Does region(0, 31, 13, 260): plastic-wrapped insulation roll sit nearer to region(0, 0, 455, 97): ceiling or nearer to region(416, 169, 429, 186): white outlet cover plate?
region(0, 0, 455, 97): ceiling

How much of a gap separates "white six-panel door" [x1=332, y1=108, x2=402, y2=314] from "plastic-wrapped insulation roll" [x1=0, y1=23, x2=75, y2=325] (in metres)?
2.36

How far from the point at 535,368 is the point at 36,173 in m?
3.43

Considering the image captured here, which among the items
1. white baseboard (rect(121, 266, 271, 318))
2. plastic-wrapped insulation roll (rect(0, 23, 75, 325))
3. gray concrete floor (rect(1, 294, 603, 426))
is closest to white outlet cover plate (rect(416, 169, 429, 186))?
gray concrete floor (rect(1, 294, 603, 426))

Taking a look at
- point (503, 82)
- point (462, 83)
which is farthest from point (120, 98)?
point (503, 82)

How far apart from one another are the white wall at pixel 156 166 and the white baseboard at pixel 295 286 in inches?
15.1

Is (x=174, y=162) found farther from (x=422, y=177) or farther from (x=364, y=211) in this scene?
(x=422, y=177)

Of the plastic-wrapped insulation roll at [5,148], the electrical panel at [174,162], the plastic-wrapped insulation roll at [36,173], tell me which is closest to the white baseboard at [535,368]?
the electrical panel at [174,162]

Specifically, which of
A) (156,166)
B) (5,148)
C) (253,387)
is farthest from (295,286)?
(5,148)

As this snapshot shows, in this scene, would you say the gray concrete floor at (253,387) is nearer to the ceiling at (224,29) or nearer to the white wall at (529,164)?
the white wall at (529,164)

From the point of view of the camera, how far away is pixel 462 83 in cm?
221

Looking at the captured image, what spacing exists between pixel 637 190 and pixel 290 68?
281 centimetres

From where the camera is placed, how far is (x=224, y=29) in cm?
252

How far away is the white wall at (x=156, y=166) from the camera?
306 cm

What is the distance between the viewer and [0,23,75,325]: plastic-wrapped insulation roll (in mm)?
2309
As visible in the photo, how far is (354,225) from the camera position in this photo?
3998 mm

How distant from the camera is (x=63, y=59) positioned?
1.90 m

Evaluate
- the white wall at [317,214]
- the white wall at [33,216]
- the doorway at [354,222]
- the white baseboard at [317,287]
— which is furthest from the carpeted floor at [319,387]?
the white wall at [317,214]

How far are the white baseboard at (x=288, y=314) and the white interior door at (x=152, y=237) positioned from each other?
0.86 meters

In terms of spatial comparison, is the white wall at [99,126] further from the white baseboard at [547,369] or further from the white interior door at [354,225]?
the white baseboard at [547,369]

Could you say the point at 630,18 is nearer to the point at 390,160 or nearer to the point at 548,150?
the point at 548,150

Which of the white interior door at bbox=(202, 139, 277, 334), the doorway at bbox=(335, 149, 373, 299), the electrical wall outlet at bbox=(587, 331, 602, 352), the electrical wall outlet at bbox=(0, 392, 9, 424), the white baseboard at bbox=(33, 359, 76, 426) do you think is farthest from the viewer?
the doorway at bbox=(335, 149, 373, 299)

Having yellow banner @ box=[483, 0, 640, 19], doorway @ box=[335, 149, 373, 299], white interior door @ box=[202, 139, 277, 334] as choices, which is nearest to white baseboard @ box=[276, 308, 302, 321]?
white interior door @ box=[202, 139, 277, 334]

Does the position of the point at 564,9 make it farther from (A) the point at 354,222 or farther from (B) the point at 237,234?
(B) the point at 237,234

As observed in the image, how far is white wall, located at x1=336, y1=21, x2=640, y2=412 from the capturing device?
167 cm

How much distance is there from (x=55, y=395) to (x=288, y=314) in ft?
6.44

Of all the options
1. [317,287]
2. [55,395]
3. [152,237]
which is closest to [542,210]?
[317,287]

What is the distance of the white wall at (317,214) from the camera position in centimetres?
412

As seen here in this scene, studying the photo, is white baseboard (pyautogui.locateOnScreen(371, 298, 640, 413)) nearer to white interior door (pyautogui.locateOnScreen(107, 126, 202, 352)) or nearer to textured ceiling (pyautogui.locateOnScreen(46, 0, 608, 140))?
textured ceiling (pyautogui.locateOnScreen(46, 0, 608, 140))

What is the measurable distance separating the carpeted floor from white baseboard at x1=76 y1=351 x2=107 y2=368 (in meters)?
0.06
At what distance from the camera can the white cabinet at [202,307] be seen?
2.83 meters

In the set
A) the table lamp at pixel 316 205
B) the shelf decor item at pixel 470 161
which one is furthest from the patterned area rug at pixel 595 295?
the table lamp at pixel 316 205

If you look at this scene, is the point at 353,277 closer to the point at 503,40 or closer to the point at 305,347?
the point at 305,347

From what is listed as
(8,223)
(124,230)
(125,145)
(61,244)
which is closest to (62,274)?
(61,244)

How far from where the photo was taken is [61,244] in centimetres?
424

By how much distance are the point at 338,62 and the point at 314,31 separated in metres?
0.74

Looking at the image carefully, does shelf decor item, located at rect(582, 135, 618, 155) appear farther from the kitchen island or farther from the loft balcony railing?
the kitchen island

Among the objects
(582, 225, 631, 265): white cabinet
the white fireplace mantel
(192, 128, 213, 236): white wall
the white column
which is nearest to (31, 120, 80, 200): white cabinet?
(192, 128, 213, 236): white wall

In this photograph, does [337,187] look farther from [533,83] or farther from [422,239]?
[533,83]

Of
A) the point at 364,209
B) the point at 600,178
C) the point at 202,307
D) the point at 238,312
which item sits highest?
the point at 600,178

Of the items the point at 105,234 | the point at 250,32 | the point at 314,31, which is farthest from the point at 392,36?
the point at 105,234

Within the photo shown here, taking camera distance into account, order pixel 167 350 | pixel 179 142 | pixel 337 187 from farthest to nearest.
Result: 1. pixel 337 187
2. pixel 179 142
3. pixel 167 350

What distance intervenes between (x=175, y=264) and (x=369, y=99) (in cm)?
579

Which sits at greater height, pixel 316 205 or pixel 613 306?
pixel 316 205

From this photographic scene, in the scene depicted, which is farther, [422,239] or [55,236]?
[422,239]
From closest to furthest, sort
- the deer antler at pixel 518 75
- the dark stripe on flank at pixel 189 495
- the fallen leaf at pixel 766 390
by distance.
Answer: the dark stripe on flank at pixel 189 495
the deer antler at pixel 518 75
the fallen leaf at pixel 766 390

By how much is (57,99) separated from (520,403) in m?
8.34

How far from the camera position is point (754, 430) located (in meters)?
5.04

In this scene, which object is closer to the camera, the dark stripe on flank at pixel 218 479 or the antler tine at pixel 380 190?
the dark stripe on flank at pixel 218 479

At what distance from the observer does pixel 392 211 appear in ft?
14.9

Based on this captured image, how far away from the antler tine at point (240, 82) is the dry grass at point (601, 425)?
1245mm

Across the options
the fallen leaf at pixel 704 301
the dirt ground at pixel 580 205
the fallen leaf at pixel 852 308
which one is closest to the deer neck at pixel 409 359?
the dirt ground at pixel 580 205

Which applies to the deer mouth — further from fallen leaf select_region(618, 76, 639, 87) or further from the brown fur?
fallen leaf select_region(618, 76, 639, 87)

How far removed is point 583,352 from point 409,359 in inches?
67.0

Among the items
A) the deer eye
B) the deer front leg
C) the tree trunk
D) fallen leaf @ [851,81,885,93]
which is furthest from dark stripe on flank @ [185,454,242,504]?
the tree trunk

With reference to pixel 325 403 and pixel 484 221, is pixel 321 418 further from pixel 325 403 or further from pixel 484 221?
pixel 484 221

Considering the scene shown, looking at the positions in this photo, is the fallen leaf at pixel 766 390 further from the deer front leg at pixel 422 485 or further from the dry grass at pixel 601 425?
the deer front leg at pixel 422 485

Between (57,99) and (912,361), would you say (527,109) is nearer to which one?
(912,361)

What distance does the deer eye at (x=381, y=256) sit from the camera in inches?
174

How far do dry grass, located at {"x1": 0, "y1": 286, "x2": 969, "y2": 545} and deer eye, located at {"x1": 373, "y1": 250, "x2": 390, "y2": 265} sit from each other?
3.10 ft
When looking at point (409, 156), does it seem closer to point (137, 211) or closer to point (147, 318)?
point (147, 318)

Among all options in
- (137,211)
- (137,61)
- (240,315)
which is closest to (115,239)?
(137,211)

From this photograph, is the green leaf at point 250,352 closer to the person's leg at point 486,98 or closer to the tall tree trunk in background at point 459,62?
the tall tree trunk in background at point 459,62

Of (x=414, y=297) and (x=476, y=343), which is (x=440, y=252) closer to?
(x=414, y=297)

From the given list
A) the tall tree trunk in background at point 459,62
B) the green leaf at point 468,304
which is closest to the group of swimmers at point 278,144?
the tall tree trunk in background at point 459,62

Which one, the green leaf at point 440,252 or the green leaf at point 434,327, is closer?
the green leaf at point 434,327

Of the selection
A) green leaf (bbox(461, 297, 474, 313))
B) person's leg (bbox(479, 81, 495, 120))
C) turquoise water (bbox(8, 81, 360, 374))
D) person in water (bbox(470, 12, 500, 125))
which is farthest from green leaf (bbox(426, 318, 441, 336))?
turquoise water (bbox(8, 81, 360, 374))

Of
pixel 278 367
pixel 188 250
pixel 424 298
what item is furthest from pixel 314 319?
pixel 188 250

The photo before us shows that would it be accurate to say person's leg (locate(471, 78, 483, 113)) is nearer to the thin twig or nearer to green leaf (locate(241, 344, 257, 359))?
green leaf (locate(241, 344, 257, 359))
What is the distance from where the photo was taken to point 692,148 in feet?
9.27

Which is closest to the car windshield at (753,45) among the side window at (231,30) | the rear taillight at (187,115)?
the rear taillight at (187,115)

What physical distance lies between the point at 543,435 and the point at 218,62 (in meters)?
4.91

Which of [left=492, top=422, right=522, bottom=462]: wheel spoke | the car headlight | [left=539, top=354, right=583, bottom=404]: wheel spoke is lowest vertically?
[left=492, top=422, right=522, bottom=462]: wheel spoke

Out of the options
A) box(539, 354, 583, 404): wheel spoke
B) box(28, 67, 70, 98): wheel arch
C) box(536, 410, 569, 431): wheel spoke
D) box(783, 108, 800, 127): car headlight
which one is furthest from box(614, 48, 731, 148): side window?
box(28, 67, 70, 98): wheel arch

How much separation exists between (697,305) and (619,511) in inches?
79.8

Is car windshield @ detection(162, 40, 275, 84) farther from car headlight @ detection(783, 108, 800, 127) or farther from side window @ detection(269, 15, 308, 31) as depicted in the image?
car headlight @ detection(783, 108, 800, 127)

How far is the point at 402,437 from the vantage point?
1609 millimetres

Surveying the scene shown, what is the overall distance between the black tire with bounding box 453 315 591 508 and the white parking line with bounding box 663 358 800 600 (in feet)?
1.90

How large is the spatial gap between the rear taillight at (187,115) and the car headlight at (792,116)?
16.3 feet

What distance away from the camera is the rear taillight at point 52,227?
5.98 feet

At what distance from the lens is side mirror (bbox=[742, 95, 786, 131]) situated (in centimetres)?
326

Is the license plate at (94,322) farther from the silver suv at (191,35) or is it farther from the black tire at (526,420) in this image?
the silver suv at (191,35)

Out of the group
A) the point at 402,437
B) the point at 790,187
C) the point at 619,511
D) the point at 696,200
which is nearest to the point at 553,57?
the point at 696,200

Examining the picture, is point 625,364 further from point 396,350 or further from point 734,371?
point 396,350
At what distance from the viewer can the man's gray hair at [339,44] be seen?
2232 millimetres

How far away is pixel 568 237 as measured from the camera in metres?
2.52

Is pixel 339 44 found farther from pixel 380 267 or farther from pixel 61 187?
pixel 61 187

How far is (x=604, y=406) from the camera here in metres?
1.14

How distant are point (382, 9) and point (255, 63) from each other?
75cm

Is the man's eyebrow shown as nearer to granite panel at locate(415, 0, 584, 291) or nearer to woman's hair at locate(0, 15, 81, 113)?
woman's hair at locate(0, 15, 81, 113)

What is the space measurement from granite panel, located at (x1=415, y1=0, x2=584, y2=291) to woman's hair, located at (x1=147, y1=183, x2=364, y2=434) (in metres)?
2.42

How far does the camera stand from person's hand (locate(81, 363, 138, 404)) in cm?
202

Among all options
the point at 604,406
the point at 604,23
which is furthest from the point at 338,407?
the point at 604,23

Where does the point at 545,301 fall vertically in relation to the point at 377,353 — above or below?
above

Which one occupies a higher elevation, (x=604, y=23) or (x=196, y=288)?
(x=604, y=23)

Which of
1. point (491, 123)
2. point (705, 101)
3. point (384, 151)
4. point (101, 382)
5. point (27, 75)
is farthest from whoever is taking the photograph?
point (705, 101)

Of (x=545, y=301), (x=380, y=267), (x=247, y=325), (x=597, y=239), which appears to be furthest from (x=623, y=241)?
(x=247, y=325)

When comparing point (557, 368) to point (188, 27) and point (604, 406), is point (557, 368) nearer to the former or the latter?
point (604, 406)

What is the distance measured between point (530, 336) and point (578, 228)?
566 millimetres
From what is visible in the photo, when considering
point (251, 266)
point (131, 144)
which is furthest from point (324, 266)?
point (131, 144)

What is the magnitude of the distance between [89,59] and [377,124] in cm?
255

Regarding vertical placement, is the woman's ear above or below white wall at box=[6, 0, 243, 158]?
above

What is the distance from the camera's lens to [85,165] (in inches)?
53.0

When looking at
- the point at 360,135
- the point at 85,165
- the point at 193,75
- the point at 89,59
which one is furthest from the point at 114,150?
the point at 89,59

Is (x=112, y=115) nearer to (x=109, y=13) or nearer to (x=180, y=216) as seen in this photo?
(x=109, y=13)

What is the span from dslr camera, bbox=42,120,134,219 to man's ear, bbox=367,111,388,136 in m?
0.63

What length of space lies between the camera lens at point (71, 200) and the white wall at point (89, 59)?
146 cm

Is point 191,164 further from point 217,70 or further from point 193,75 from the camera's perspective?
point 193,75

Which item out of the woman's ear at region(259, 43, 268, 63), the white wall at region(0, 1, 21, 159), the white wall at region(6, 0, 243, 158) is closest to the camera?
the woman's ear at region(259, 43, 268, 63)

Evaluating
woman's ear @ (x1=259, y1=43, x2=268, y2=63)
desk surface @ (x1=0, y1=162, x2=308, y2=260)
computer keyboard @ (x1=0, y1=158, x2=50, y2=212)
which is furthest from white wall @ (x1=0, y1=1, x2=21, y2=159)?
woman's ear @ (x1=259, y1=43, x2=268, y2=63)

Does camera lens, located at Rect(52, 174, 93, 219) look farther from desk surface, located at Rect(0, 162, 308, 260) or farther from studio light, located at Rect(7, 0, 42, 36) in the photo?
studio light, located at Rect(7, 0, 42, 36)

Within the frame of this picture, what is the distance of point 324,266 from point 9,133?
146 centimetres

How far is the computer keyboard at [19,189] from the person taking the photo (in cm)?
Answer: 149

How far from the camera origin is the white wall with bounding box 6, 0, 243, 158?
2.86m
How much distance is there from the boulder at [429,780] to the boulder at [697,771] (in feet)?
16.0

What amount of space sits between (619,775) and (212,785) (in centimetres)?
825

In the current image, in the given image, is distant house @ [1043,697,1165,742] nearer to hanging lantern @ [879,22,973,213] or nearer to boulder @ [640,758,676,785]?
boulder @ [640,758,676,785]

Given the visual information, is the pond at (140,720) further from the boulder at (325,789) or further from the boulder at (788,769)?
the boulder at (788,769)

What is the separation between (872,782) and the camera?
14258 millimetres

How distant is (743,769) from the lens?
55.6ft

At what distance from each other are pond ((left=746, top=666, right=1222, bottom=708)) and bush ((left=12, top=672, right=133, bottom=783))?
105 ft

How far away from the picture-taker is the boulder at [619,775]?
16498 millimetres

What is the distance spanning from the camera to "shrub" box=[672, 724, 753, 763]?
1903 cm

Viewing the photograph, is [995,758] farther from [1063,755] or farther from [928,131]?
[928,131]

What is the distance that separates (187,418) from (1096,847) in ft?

----

What is being asked: Rewrite the items as a numbered list with blank lines dropped. Begin at the line that has "From the point of" and stop after the line that has "0.86 meters".

Right answer:
1. From the point of view of the camera, how far away is pixel 462 83 in cm?
2. 221
3. Looking at the captured image, what spacing exists between pixel 637 190 and pixel 290 68?
4. 281 centimetres
5. From where the camera is placed, how far is (x=224, y=29) in cm?
6. 252
7. How far away is the white wall at (x=156, y=166) from the camera?
8. 306 cm
9. What is the distance between the viewer and [0,23,75,325]: plastic-wrapped insulation roll (in mm)?
10. 2309
11. As visible in the photo, how far is (354,225) from the camera position in this photo?
12. 3998 mm
13. How distant from the camera is (x=63, y=59) positioned?
14. 1.90 m
15. Evaluate
16. - the white wall at [317,214]
17. - the white wall at [33,216]
18. - the doorway at [354,222]
19. - the white baseboard at [317,287]
20. — which is furthest from the carpeted floor at [319,387]?
21. the white wall at [317,214]
22. How far are the white baseboard at (x=288, y=314) and the white interior door at (x=152, y=237) positioned from each other?
23. 0.86 meters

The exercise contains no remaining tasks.